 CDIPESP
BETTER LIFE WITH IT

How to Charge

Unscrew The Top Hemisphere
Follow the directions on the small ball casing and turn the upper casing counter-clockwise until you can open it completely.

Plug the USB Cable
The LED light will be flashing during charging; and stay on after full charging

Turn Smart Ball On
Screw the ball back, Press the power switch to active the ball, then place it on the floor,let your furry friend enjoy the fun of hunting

* _Work request_: Could you retype all of the entries exactly, leaving none out?

* _Answer below_:
 CDIPESP
BETTER LIFE WITH IT

How to Charge

Unscrew The Top Hemisphere
Follow the directions on the small ball casing and turn the upper casing counter-clockwise until you can open it completely.

Plug the USB Cable
The LED light will be flashing during charging; and stay on after full charging

Turn Smart Ball On
Screw the ball back, Press the power switch to active the ball, then place it on the floor,let your furry friend enjoy the fun of hunting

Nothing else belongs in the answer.